Was ist ruinöse Empathie?

Ein Plädoyer für gelebte Selbstempathie in der Führung

Empathie in aller Munde: Neulich erhielt ich einen wirklich interessanten Impuls zum Thema ruinöse Empathie im Unternehmenskontext durch meine Kollegin Lara. Die Mitarbeiterin ist hoch qualifiziert, kreativ und gleichzeitig ist sie gerade sehr frustriert. Warum? Weil sie sich weiterentwickeln möchte, schon länger weit unter ihren Fähigkeiten arbeitet und sich bereits mehrmals intern auf andere Stellen beworben hat – erfolglos.
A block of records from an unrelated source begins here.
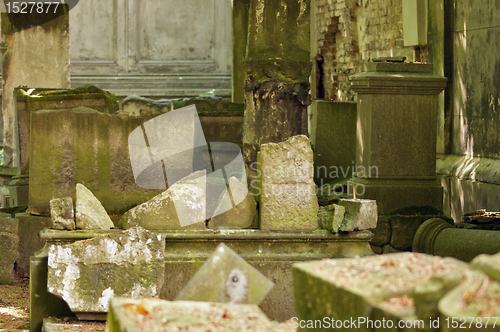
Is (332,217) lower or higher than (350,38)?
lower

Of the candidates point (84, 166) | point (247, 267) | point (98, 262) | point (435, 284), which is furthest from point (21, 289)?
point (435, 284)

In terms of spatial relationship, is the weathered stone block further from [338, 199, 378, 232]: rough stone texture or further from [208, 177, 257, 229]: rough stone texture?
[338, 199, 378, 232]: rough stone texture

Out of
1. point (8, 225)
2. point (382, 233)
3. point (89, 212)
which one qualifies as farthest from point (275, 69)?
point (8, 225)

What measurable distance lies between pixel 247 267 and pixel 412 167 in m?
3.42

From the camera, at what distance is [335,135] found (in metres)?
7.59

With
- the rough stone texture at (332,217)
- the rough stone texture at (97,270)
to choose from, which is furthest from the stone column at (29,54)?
the rough stone texture at (332,217)

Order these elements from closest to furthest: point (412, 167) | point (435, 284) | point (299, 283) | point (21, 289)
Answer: point (435, 284) < point (299, 283) < point (21, 289) < point (412, 167)

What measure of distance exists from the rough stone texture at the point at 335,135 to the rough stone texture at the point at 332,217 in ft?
10.6

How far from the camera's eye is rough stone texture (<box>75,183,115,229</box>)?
13.5 feet

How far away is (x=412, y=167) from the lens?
229 inches

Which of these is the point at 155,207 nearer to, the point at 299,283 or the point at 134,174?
the point at 134,174

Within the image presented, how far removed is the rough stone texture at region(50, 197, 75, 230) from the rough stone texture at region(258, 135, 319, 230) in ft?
3.77

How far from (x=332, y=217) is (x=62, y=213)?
1.62 m

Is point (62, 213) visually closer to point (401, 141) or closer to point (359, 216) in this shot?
point (359, 216)
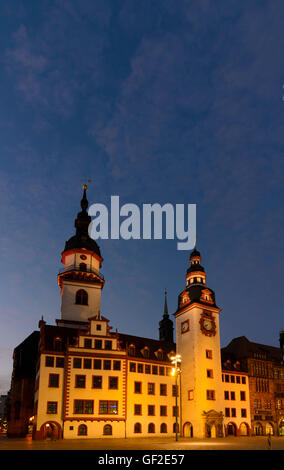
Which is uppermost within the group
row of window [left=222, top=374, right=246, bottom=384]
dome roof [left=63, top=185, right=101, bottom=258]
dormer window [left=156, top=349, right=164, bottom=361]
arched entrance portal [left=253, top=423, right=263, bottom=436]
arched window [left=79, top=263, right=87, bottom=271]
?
dome roof [left=63, top=185, right=101, bottom=258]

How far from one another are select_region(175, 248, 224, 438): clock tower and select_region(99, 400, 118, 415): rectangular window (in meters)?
12.8

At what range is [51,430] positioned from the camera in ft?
175

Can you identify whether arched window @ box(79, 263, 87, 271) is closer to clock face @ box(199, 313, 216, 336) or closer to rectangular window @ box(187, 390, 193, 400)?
clock face @ box(199, 313, 216, 336)

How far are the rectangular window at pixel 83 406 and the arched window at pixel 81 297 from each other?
1860cm

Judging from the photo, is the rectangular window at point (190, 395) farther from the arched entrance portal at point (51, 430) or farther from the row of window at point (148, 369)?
the arched entrance portal at point (51, 430)

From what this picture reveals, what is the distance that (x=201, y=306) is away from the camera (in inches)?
2643

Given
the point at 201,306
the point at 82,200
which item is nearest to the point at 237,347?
the point at 201,306

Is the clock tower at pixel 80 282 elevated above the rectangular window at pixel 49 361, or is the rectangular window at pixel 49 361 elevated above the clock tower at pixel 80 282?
the clock tower at pixel 80 282

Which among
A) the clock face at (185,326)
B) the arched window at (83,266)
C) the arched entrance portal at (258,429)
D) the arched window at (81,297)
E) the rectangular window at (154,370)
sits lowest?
the arched entrance portal at (258,429)

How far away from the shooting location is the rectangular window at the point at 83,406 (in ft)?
176

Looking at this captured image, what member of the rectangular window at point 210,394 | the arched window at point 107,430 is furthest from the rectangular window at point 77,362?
the rectangular window at point 210,394

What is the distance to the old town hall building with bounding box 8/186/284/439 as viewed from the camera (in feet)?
178

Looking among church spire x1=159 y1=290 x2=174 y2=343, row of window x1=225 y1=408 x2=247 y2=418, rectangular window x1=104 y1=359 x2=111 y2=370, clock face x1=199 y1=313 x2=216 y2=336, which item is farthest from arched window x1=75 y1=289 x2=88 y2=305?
church spire x1=159 y1=290 x2=174 y2=343

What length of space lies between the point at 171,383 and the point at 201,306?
12543 millimetres
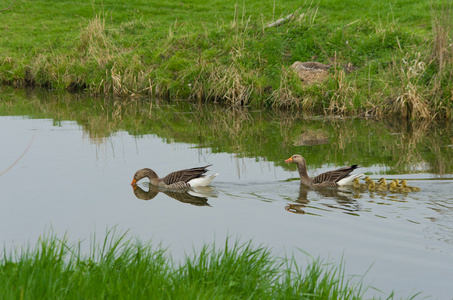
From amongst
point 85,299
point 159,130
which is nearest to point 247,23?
point 159,130

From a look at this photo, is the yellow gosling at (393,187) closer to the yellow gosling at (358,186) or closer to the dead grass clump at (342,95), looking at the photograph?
the yellow gosling at (358,186)

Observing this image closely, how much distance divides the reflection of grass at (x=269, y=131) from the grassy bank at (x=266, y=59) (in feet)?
2.17

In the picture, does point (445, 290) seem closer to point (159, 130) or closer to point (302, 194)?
point (302, 194)

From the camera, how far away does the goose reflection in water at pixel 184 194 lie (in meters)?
11.8

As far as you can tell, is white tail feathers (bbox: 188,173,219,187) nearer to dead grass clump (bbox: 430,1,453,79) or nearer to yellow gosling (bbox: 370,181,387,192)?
yellow gosling (bbox: 370,181,387,192)

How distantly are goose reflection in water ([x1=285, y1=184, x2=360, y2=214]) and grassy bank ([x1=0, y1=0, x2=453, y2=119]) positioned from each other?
6866mm

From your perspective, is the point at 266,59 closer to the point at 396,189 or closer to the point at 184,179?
the point at 184,179

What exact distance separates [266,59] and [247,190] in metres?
11.9

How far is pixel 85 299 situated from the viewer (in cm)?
536

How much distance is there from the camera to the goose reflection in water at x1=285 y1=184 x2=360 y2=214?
10.7 m

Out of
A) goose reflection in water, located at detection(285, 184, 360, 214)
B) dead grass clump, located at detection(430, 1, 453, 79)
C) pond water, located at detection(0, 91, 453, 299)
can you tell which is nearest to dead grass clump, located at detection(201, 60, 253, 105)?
pond water, located at detection(0, 91, 453, 299)

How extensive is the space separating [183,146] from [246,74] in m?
5.92

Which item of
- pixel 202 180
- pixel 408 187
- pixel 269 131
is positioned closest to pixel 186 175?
pixel 202 180

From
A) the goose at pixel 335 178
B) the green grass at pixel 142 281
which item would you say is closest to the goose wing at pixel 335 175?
the goose at pixel 335 178
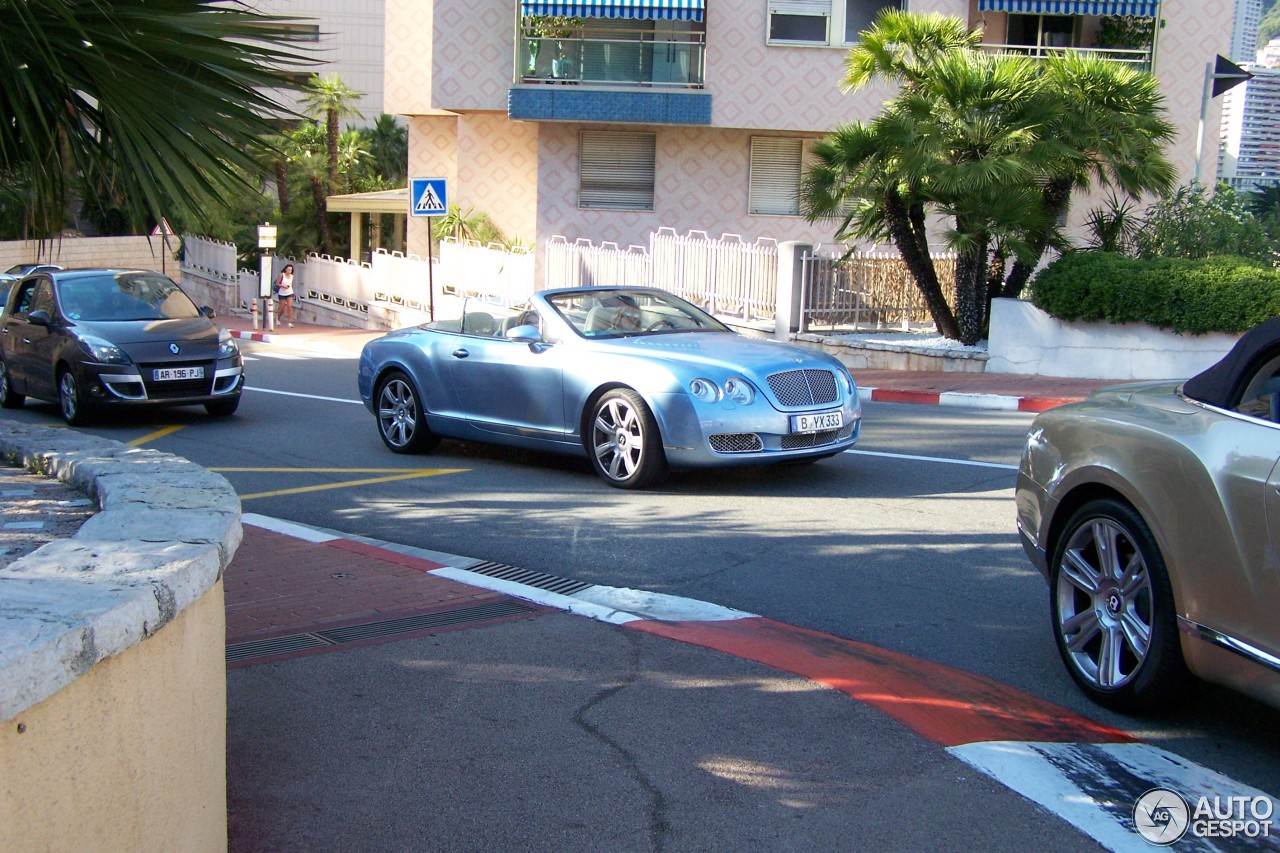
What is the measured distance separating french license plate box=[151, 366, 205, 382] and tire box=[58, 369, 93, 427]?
737 millimetres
Einige Wochen nach einem eigentlich sehr „netten“ Gespräch mit ihrer Vorgesetzten, bei der sie um Unterstützung für die interne Versetzung bat und sich auch verstanden fühlte, hat Lara nun doch ihre Kündigung eingereicht. Der Grund: die fehlende Unterstützung sowohl von ihrer Vorgesetzten, als auch von der eingeweihten Personalabteilung und die mangelhaften Entwicklungsmöglichkeiten im Unternehmen. Das Unternehmen verliert eine ausgezeichnete Mitarbeiterin. Wie konnte es dazu kommen? Haben wir es hier mit einem Fall von ruinöser Empathie zu tun? Und wie hätte ein empathisches, aufrichtiges und angemessenes Führungsverhalten ausgesehen? Diese Frage soll im Laufe des Artikels beantwortet werden.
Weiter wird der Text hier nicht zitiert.